It is the curse of children's TV presenters that they will for ever be associated with their early work. So it is with Derek Griffiths, who has an illustrious string of theatrical credits to his name – yet, for theatre-goers of a certain age, he will always be the boggle-eyed chap with extraordinarily long fingers from Play School. Those who principally remember Griffiths interacting with soft toys and gazing through the round window may be shocked to find him transformed into Molière's irascible old misery-guts Harpagon: a man so mean he will not give you the time of day (though he will lend it to you at an appropriate rate of interest).

Griffiths's pipe-cleaner frame is now topped by an expansive, gleaming pate, from which a few sparse wisps of hair hang like cobwebs. But he remains an adroit comedian with a fabulous sense of timing: he ruminates over the line "You can't trust the banks" to extract the biggest laugh of the evening and makes self-conscious fun of those spidery fingers, which at one point lodge in his peripheral vision and distract him like a dog chasing its tail.

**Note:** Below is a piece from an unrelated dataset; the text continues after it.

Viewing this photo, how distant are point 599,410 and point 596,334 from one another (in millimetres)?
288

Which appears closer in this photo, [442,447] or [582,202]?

Helena Kaut-Howson's production draws heavily on the play's commedia dell'arte archetypes – or, in other words, it features a lot of hyperactive prancing about. Helen Atkinson Wood is in imperious form as the lusty matchmaker Frosine, while Danny Lee Wynter makes a splendidly impecunious Cléante, despite having what appears to be a dead cat on his head. Ashley Martin-Davis's design has a rough-and-ready feel that conceives Harpagon's house as an unfinished restoration project covered in plaster dust – unless the set builders simply went off to buy materials and never came back.